Pennsylvania has 16 full-time cyber charter schools. Of the twelve that have been around long enough to report on test scores, only one made AYP this year. Last year, two made AYP. Eight are in corrective action status. None has ever been closed. The other four were authorized earlier this year.
Last summer, the offices of the state’s largest cyber charter school was raided by the FBI, which apparently had many questions about where the money is going in an enterprise that collects more than $100 million every year. The board of that school fired its top staff but the investigation continues.
A review of the cyber charters by CREDO at Stanford University concluded that they get terrible results: their students have low scores, low graduation rates, and high attrition rates. A spokesperson for CREDO said: “whatever cyberschools are doing in PA is definitely not working and should not be replicated.”
But the cyber charters just keep growing, as they spend more and more money to recruit students and more and more money to lobby legislators.
So what does the future hold for cyber charters in Pennsylvania in light of evidence that cyber charters get poor education results and need greater oversight?

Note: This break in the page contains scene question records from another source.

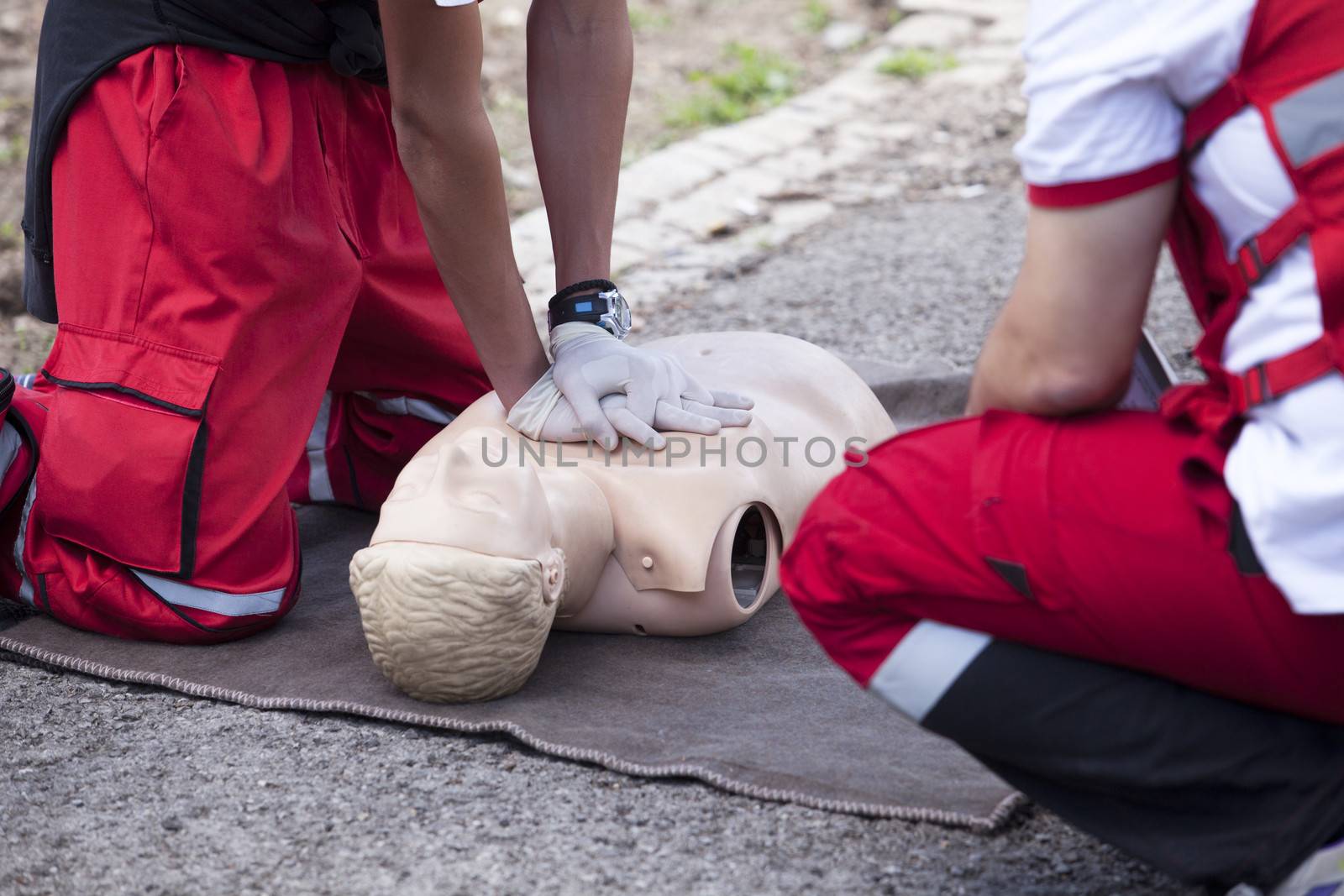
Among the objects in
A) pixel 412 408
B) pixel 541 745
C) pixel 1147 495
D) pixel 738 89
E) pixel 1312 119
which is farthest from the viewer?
pixel 738 89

Eight more cyber charter schools just applied to the state for authorization.
The state auditor complained that the cyber charters overbill the state.
But aside from his report, has the governor or legislative leaders or the state commissioner of education expressed concern about the growth of the state’s lowest performing education sector?
Are you kidding? This is not about improving education. It’s not about “the kids.” This is the edu-business.